* [Required actions]
1. Answer these questions from the introduction to the essays on the contemporary Middle East:
(a) Which two countries does the author name as those written about most notably in previous books?
(b) Which battle is called the defining moment in the original definition of classical Greece, and in what year was it fought?
(c) What specific form did the relation between the Middle East and the outside world take in much of the twentieth century?
2. Rewrite the introduction on the contemporary Middle East from "This relation is" up to and including "of indigenous oppression.", swapping "antagonism" for "hostility".
3. Carry on the introduction to the essays on the contemporary Middle East from the point where it stops.

* [Excerpt to read]

::::::::::

Introduction
The texts included in this volume cover a range of topics and genres: some are analyses of the workings of ideology and power within the contemporary Middle East, some are engagements with particular debates that concern both the Middle East and the Western world, some address the ways in which identity has been defined and changed. I have tried in previous books to address these issues, both in regard to particular countries on which I have written, most notably Iran and Yemen, and in more general discussions of the contemporary Middle East. These essays pick up and, I hope, take further the discussion in these earlier volumes.
There are three themes in particular which I hope that these essays, in their diversity, can address. The first is that of the formation of culture be it national, or religious. Against those within the Middle East and outside who analyse the region in terms of constant cultural or religious identities, I seek to show here how what is defined as the national or religious is itself subject to change: what is presented as true, traditional, genuine is liable to differing interpretations that draw both on themes from outside the region and from variant interpretations of the past. In the analysis of religion, as much as in that of nationalism, I hold to a modernist position: the pretense of both nationalism and religion is that they represent a true reading of a given, the past or the doctrine; the reality is that different groups, in power or out of it, in the region or in exile, constantly redefine and reselect to serve contemporary purposes. What is today presented as the true representation of a past tradition is in fact a contemporary, modern creation, designed to meet contemporary needs, not least the interests of those defining the tradition. Ideology is in this sense instrumental, for those in power states, elites, classes, religious authorities, men and for those challenging power.
My second theme is the impact on the Middle East of the external context be this economic, military, political or cultural. Contemporary focus on globalization may run the risk of confining discussion of such international factors to the recent past: but the Middle East as a whole, and the variant states and peoples within it, have been influenced by the external, just as they have influenced the external world for millennia. The defining moment in the original definition of classical Greece, and hence of Europe, was the battle of Thermopylae in 480 BC, between Greek defenders and Persian invaders. Later one need only think of the impact on Europe of Christianity and Islam, both of which originated in the Middle East, or of the impact on Mediterranean countries of the Arab and Turkish Islamic empires. From the eighteenth century onwards European imperial expansion, above all that of Russia, Britain and France, was to dominate the history of the Middle East. The Middle East of today has been formed, above all, by the workings of modern capitalism.
This relation is not the expression of some timeless antagonism. In much of the twentieth century it took a specific form, conflict between colonial and anti-colonial forces. The form that states, economies, but also religious and nationalist ideologies, have taken in the modern Middle East reflects that interaction. The role that anti-imperialism took was itself two-sided serving to emancipate peoples from foreign oppression, but also in its turn serving to legitimate new forms of indigenous oppression.

::::::::::

* [Supplied records]
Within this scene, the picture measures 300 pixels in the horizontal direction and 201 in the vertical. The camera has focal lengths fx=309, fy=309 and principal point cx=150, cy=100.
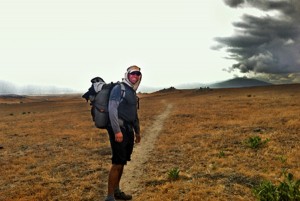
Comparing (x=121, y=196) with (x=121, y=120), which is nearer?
(x=121, y=120)

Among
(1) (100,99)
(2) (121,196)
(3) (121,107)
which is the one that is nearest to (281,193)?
(2) (121,196)

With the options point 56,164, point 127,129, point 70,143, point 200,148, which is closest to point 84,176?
point 56,164

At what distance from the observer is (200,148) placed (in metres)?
15.4

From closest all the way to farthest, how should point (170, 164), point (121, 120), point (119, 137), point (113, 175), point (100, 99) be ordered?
point (119, 137) → point (100, 99) → point (121, 120) → point (113, 175) → point (170, 164)

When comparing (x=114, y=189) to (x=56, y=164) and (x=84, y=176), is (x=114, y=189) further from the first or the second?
(x=56, y=164)

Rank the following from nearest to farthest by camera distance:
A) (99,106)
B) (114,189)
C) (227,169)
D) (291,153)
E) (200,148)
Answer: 1. (99,106)
2. (114,189)
3. (227,169)
4. (291,153)
5. (200,148)

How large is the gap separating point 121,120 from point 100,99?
2.38 feet

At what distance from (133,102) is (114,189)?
240cm

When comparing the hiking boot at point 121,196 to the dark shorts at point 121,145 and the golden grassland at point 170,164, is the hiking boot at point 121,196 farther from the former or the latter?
the dark shorts at point 121,145

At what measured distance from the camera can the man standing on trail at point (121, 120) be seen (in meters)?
7.27

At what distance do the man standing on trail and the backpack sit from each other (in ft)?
0.54

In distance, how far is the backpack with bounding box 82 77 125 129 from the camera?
292 inches

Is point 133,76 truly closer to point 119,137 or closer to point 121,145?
point 119,137

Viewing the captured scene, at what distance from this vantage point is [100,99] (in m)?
7.45
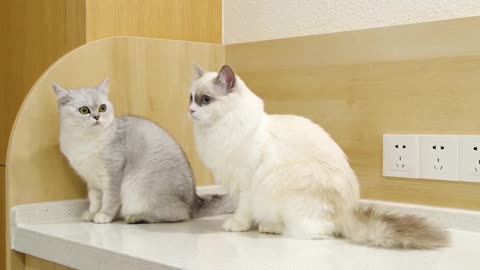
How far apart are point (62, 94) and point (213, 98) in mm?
381

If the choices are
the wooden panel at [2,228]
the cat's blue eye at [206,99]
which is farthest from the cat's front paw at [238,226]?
the wooden panel at [2,228]

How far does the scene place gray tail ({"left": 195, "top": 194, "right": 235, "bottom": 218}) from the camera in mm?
1481

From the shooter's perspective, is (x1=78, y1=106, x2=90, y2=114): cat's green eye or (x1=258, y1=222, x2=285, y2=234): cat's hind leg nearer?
(x1=258, y1=222, x2=285, y2=234): cat's hind leg

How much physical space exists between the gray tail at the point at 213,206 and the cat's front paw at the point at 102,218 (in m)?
0.22

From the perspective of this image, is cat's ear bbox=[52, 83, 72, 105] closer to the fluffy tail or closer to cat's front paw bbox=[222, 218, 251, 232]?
cat's front paw bbox=[222, 218, 251, 232]

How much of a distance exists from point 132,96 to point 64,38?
0.83 feet

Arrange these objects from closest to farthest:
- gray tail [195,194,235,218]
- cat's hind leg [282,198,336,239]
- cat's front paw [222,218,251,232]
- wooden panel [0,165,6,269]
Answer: cat's hind leg [282,198,336,239] → cat's front paw [222,218,251,232] → gray tail [195,194,235,218] → wooden panel [0,165,6,269]

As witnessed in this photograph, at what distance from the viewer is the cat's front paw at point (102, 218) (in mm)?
1390

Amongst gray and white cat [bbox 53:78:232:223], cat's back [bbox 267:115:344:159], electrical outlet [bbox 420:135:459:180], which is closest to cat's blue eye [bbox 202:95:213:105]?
cat's back [bbox 267:115:344:159]

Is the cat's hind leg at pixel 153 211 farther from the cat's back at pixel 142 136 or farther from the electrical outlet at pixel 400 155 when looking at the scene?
the electrical outlet at pixel 400 155

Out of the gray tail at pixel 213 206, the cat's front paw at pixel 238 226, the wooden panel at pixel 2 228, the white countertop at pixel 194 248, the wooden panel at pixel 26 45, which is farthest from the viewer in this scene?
the wooden panel at pixel 2 228

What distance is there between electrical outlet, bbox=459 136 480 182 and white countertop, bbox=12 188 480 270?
8 centimetres

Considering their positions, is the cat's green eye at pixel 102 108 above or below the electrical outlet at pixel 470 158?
A: above

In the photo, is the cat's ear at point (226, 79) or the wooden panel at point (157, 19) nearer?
the cat's ear at point (226, 79)
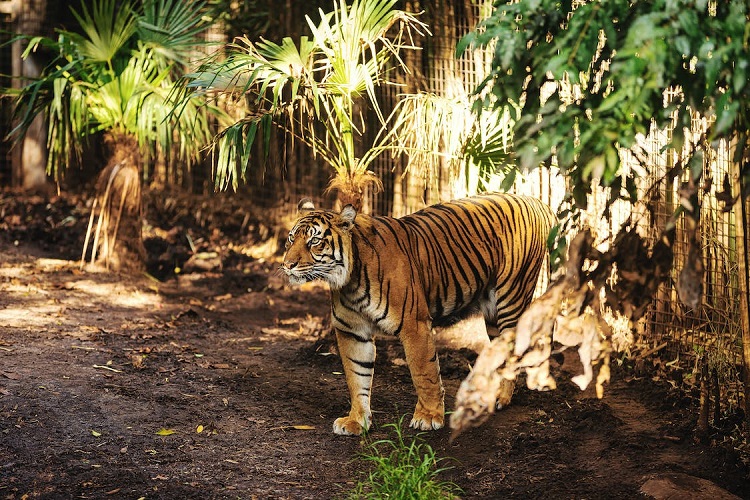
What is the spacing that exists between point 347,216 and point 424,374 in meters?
0.89

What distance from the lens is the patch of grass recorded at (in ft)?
13.5

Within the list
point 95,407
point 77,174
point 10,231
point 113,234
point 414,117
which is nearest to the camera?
point 95,407

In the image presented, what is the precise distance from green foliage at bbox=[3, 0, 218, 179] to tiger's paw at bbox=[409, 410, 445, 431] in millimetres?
3128

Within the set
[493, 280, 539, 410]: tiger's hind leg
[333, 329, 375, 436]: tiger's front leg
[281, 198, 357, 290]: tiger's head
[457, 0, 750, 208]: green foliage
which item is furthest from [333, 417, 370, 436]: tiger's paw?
[457, 0, 750, 208]: green foliage

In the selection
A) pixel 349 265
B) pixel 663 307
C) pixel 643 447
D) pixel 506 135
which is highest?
pixel 506 135

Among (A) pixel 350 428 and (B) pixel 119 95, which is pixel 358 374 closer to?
(A) pixel 350 428

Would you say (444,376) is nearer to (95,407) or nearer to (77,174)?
(95,407)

::::::::::

* [Answer set]
1.
(a) Iran and Yemen.
(b) The battle of Thermopylae, in 480 BC.
(c) Conflict between colonial and anti-colonial forces.

2.
This relation is not the expression of some timeless hostility. In much of the twentieth century it took a specific form, conflict between colonial and anti-colonial forces. The form that states, economies, but also religious and nationalist ideologies, have taken in the modern Middle East reflects that interaction. The role that anti-imperialism took was itself two-sided serving to emancipate peoples from foreign oppression, but also in its turn serving to legitimate new forms of indigenous oppression.

3.
Today there is much discussion of the relation between cultures: but I do not see such a relation as necessarily antagonistic or, conversely, as conducive to benign monotheistic accommodation. While the interaction between cultures is changing, variant, a reflection of political and social needs, the fact of interaction cannot be avoided: cultural autarky is, and always was, an impossibility. In the contemporary Middle East no society is immune to the international context, as the contrasted but convergent fates of Wahhabi Saudi Arabia and revolutionary Iran demonstrate: the question is how these societies react to changes in the external world, and whether they can respond creatively to them.
The third and for me most important theme that this book addresses is that of the possibility of discussion, on analytic and moral issues, between peoples and cultures. No understanding of the contemporary world, and not least that between the Middle East and the West, can fail to recognize the profound inequalities, and persistent hierarchy of power, that define these relations. That is why it is essential to recognize the continuing impact on the Middle East of the period of imperialist domination. A recognition of that past is a precondition for an understanding of the present, let alone for a resolution of the issues that divide the Middle East from the West. Contemporary, capitalist globalization accentuates the inequality, but recognition of this should not lead us to explain all developments in the Middle East in terms of imperialism. The end result of that can all too easily be conspiracy theory. Nor should a recognition of imperial domination and cultural difference, or the hierarchy inherent in globalization, lead to the denial of discussion of issues that are common to the Middle East and the West. It is possible to address issues of analysis and ethical position that are shared.
This possibility of discussion across national and cultural boundaries is true of, for example, the role in politics of nationalism and religion. This is an issue that arises in many parts of the world, including that country from which I originate, namely Ireland. I do not believe that being reared in the context of Irish nationalisms, for there are more than one, necessarily allows one to understand the rest of the world. I am wary of how many in the Middle East, both Arab and Zionist, have drawn lessons to suit their purpose from the Irish case. I do, however, think the Irish story instills both a recognition of the enduring force of nationalism, of its cultural and political importance, and an element of scepticism about the claims of nationalists, not least those who so confidently mix nationalism with religion.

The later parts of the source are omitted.